- _The task_: Please set down the whole listing again, precisely.

- _Data to examine_:

══════════════════════════════

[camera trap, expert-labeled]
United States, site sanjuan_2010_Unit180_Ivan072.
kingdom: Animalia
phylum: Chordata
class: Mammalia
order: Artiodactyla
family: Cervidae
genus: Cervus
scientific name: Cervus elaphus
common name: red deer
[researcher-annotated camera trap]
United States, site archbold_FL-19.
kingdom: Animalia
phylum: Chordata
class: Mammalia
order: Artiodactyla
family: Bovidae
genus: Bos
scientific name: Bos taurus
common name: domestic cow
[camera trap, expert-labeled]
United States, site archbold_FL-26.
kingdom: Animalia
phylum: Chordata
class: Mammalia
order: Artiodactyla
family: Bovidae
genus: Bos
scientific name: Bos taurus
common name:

══════════════════════════════

- _Written response_:
[camera trap, expert-labeled]
United States, site sanjuan_2010_Unit180_Ivan072.
kingdom: Animalia
phylum: Chordata
class: Mammalia
order: Artiodactyla
family: Cervidae
genus: Cervus
scientific name: Cervus elaphus
common name: red deer
[researcher-annotated camera trap]
United States, site archbold_FL-19.
kingdom: Animalia
phylum: Chordata
class: Mammalia
order: Artiodactyla
family: Bovidae
genus: Bos
scientific name: Bos taurus
common name: domestic cow
[camera trap, expert-labeled]
United States, site archbold_FL-26.
kingdom: Animalia
phylum: Chordata
class: Mammalia
order: Artiodactyla
family: Bovidae
genus: Bos
scientific name: Bos taurus
common name:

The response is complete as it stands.